§ **WHAT IS BEING ASKED**
Output the stretch of the records below from the line containing "This shot reveals a setting where of" through the line containing "2888 millimetres" as a numbered list, leaving out blank lines.

§ **SUPPLIED DATA**

┄┄┄┄┄┄┄┄┄┄

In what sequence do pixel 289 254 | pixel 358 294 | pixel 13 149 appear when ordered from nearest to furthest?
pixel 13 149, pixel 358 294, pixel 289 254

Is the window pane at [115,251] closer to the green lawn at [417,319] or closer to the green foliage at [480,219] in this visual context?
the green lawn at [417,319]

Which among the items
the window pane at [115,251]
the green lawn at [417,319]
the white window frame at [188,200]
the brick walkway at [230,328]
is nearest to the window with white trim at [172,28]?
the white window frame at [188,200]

┄┄┄┄┄┄┄┄┄┄

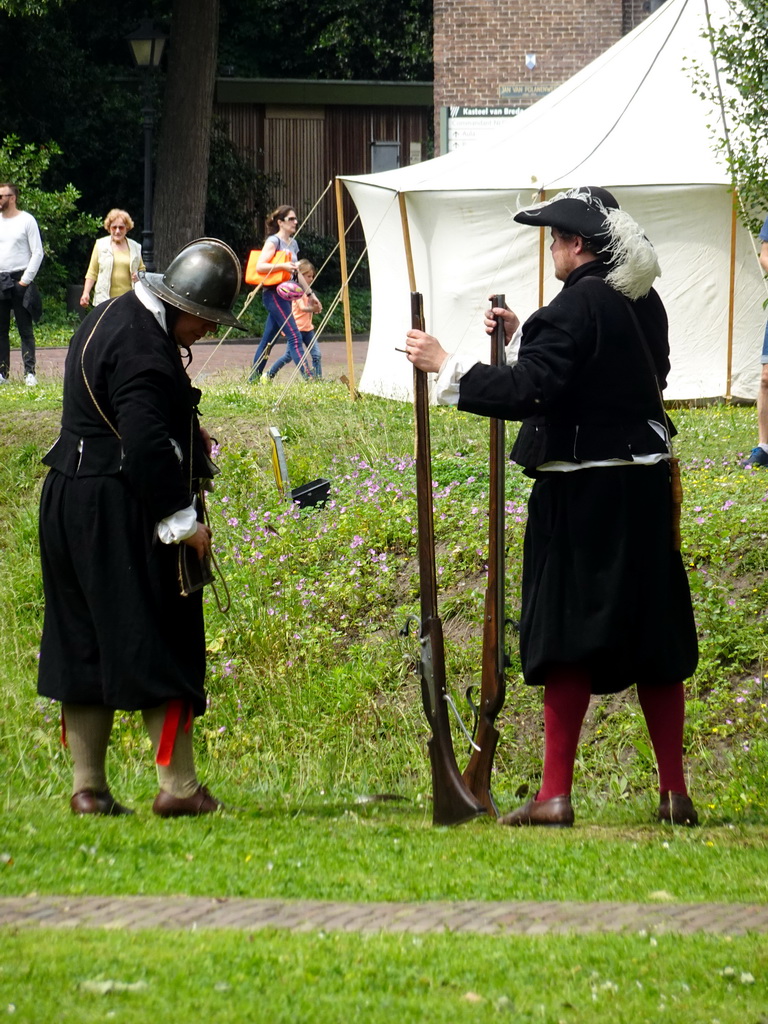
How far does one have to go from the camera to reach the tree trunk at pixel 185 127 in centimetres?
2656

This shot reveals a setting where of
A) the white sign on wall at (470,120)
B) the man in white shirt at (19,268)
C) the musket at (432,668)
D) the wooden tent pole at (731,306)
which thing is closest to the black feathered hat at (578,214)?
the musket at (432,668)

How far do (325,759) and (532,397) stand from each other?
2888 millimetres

┄┄┄┄┄┄┄┄┄┄

§ **FULL ANSWER**
1. This shot reveals a setting where of
2. A) the white sign on wall at (470,120)
3. B) the man in white shirt at (19,268)
4. C) the musket at (432,668)
5. D) the wooden tent pole at (731,306)
6. which thing is closest to the black feathered hat at (578,214)?
7. the musket at (432,668)
8. How far do (325,759) and (532,397) stand from each other?
9. 2888 millimetres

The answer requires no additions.